-- EXERCISE TASK 1 --
In the query operators excerpt, what do non-integer values given to $mod result in?
-- EXERCISE TASK 2 --
Echo the part of the query operators excerpt starting with "Miscellaneous $mod [Divisor, Remainder]" and going on through "is an integer.", word for word.

-- EXTRACTED TEXT --
— Begin —
Miscellaneous $mod [Divisor, Remainder] Divisor and Remainder are both positive or negative integers. Non-integer values result in a 404 status. Matches documents where (field % Divisor == Remainder) is true, and only when the document field is an integer.
$regex String A regular expression pattern to match against the document field. Only matches when the field is a string value and matches the supplied regular expression.

Examples of condition operators

The $lt operator

The $lt operator matches if the specified field content is less than the argument.

{
  "selector": {
    "year": {
      "$lt": 1900
    }
  },
  "sort": [
    "year:number",
    "title:string"
  ],
  "fields": [
    "year",
    "title"
  ]
}
{
  "selector": {
    "year": {
      "$lt": 1900
    }
  },
  "sort": [
    "year"
  ],
  "fields": [
    "year"
— End —
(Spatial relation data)
— Begin —
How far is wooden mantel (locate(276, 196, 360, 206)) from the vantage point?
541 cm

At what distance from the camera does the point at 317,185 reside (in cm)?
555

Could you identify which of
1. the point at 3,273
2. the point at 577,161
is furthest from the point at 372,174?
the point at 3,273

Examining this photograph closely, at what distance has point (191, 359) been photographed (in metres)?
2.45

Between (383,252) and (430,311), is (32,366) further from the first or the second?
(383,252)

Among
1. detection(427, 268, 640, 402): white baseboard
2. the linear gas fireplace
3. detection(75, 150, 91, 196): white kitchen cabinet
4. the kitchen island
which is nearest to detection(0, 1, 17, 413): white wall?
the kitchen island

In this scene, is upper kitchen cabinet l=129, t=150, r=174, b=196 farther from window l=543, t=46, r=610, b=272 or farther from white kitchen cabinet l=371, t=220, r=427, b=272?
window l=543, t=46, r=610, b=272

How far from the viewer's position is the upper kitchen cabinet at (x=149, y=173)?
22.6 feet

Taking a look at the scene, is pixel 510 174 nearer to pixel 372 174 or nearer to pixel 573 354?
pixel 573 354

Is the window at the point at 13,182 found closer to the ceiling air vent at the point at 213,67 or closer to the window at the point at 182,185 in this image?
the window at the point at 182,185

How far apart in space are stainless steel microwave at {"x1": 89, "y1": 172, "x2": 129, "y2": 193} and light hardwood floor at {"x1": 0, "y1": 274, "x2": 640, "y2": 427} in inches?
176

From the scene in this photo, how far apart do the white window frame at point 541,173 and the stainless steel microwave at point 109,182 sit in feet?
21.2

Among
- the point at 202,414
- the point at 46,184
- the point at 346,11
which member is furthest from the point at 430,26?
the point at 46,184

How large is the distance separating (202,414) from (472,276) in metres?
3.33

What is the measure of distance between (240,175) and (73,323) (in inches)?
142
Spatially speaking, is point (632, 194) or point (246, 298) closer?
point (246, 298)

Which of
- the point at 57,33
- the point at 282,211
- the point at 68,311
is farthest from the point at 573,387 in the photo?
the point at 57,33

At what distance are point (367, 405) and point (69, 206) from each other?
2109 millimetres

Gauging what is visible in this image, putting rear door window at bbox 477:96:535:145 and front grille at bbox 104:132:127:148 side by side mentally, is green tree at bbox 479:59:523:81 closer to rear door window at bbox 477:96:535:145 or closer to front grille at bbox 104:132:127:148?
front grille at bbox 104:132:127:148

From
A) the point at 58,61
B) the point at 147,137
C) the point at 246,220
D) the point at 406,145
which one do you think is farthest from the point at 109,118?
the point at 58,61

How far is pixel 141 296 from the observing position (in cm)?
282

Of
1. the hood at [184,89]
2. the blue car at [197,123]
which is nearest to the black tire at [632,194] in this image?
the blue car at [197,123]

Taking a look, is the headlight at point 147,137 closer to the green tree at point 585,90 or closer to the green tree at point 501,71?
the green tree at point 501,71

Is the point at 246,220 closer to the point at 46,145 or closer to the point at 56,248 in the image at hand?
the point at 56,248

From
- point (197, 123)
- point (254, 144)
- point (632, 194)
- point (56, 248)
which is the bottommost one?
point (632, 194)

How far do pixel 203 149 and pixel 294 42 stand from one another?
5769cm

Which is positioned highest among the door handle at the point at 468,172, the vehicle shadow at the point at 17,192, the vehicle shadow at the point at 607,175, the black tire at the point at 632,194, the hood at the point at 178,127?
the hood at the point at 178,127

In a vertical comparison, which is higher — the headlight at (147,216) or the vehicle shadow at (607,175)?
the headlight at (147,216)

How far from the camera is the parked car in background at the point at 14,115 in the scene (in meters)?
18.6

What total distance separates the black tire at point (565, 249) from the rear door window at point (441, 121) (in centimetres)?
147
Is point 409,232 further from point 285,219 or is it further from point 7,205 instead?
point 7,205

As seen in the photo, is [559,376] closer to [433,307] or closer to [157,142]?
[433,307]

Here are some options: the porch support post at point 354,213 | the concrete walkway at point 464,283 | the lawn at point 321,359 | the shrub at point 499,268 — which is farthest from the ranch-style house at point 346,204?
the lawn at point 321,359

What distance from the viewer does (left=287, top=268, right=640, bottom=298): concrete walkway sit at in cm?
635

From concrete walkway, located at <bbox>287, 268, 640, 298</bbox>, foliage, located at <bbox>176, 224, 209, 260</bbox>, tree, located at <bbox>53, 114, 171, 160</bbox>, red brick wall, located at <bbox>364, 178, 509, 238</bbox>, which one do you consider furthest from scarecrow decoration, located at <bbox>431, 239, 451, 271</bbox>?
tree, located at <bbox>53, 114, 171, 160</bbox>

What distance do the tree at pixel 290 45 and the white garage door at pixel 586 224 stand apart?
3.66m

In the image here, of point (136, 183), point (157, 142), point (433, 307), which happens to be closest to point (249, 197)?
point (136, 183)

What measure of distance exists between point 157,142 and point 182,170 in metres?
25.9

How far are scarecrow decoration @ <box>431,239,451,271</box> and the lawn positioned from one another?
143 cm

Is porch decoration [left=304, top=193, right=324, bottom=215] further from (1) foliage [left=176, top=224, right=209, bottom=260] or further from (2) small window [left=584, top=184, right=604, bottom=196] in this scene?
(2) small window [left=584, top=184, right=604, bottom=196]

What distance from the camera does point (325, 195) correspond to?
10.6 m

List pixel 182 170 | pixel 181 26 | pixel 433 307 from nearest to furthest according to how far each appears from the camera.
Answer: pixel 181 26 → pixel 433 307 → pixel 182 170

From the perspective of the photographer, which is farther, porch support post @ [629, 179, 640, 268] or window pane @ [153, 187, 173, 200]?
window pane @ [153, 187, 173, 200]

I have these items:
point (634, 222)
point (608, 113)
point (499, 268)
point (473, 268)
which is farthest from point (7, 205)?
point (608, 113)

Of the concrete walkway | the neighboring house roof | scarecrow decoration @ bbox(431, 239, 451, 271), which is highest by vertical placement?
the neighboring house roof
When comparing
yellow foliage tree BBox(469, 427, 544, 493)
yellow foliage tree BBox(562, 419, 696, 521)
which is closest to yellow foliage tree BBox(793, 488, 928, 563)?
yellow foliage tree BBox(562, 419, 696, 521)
— End —
— Begin —
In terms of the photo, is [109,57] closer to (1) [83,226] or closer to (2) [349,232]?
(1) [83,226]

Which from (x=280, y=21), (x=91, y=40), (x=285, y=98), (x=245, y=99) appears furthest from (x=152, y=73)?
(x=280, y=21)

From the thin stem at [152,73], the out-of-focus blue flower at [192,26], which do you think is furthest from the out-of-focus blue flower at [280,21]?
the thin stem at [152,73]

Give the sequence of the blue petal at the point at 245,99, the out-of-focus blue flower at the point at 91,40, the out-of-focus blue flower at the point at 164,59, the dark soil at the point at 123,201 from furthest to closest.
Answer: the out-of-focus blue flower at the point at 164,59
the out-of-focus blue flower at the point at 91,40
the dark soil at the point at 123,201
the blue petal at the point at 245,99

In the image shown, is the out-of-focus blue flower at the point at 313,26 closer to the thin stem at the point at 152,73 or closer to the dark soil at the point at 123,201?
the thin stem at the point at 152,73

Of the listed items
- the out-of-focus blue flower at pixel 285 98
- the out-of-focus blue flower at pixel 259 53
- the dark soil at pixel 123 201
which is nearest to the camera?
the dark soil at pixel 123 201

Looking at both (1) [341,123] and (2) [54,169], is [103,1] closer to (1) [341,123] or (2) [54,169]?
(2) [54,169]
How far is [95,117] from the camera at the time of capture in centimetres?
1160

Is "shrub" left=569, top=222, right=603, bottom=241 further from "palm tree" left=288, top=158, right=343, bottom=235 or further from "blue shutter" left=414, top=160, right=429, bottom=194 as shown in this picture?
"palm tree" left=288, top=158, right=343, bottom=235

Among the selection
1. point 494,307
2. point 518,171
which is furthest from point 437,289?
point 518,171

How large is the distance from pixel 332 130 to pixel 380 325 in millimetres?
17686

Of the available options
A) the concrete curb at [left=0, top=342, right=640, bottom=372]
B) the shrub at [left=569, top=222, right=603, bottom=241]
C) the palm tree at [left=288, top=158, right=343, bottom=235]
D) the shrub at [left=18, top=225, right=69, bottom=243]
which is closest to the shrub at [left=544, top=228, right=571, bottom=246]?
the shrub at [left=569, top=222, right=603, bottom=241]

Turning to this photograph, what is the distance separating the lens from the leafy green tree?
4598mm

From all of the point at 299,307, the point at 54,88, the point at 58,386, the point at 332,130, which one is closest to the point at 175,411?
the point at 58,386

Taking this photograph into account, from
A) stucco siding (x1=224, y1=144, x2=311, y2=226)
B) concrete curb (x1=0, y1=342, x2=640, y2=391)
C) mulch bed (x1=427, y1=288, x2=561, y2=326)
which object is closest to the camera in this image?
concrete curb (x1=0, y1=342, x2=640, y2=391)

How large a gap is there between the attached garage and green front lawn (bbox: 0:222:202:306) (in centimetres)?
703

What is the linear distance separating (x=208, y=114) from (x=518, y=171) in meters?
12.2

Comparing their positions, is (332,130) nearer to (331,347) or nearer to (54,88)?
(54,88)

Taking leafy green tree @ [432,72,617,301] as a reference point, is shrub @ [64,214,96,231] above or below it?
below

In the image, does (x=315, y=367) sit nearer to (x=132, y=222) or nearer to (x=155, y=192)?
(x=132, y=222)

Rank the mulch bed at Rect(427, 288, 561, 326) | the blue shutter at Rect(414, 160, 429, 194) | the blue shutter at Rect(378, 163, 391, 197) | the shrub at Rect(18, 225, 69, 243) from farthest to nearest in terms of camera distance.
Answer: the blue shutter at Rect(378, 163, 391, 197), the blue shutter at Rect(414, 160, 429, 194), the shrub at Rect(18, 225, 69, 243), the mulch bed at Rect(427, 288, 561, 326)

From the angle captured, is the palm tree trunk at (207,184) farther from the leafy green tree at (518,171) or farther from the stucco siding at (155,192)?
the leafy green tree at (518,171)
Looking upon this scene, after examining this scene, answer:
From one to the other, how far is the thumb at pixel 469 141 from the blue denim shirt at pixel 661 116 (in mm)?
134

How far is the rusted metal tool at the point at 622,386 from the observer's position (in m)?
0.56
— End —
-- WORKED SOLUTION 1 --
A 404 status.

-- WORKED SOLUTION 2 --
Miscellaneous $mod [Divisor, Remainder] Divisor and Remainder are both positive or negative integers. Non-integer values result in a 404 status. Matches documents where (field % Divisor == Remainder) is true, and only when the document field is an integer.